• _Written exercise_: Write out the records below word for word, starting at the line containing "Is (908,320) nearer" and continuing through the last line of the records, including both.

• _Raw data_:
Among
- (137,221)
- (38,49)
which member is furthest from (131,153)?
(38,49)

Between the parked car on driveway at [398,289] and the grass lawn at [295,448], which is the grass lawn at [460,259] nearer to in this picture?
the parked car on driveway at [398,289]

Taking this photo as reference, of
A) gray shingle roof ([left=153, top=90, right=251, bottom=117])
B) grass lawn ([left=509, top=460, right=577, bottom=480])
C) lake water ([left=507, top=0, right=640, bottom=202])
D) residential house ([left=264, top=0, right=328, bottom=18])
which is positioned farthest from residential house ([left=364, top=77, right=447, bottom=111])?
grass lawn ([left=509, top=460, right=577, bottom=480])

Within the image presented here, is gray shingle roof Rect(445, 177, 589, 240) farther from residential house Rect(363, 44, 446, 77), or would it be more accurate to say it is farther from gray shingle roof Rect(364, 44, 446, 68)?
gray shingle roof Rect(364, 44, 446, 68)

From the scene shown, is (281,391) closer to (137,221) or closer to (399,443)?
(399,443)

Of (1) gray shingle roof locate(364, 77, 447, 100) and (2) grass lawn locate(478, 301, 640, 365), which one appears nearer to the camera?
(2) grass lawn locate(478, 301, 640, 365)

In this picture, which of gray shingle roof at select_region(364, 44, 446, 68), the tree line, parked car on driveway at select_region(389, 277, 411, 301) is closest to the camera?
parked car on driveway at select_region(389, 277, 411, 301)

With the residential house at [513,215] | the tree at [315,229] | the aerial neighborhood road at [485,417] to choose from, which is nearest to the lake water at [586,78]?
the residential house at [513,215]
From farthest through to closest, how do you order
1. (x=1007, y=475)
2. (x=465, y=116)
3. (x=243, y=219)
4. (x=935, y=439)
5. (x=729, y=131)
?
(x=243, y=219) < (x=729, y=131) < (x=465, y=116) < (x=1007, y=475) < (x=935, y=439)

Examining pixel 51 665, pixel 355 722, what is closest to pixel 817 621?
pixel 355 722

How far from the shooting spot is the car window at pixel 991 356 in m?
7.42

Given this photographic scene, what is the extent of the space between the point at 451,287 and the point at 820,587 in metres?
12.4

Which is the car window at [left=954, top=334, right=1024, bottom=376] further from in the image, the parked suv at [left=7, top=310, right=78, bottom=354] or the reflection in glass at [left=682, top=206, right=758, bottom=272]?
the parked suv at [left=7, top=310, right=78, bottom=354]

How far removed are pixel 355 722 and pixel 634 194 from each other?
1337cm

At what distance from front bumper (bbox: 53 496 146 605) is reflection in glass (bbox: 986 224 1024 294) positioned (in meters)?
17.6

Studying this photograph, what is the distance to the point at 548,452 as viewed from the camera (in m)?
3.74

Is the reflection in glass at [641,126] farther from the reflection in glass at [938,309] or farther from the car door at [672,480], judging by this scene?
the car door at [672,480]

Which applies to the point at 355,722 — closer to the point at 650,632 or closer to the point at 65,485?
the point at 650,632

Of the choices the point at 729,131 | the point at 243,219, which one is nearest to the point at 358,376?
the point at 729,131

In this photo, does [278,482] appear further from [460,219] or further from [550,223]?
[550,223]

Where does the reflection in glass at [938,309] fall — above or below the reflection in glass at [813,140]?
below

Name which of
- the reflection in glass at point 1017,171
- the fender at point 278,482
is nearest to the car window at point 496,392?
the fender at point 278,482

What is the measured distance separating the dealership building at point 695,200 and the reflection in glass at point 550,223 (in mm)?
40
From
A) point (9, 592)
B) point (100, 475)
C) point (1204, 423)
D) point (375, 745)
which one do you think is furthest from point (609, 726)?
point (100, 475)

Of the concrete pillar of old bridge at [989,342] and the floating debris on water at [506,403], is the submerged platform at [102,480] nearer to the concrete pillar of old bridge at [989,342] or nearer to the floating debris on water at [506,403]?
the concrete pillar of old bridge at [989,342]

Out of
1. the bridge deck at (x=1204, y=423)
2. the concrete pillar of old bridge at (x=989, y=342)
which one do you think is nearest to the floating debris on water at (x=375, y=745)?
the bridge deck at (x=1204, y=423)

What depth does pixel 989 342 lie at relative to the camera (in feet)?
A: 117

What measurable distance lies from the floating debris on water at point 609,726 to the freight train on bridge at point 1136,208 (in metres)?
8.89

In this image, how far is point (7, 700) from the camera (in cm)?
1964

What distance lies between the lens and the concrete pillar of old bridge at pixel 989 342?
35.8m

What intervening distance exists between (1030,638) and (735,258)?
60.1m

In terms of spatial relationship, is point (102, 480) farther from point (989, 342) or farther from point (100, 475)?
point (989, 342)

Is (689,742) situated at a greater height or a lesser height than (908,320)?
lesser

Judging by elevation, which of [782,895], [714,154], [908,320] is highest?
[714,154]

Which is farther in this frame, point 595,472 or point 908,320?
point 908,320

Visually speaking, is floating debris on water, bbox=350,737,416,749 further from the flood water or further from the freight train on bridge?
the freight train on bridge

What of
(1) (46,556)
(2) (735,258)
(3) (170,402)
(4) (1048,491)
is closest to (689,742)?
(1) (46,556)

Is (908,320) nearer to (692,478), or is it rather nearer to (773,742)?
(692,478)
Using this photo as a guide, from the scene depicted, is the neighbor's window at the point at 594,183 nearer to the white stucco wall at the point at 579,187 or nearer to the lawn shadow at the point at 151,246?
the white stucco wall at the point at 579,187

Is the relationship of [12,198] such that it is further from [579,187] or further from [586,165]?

• _Exercise response_:
Is (908,320) nearer to (692,478), or is it rather nearer to (773,742)?
(692,478)
Using this photo as a guide, from the scene depicted, is the neighbor's window at the point at 594,183 nearer to the white stucco wall at the point at 579,187 or nearer to the lawn shadow at the point at 151,246?
the white stucco wall at the point at 579,187

Is the relationship of [12,198] such that it is further from [579,187] or further from [586,165]?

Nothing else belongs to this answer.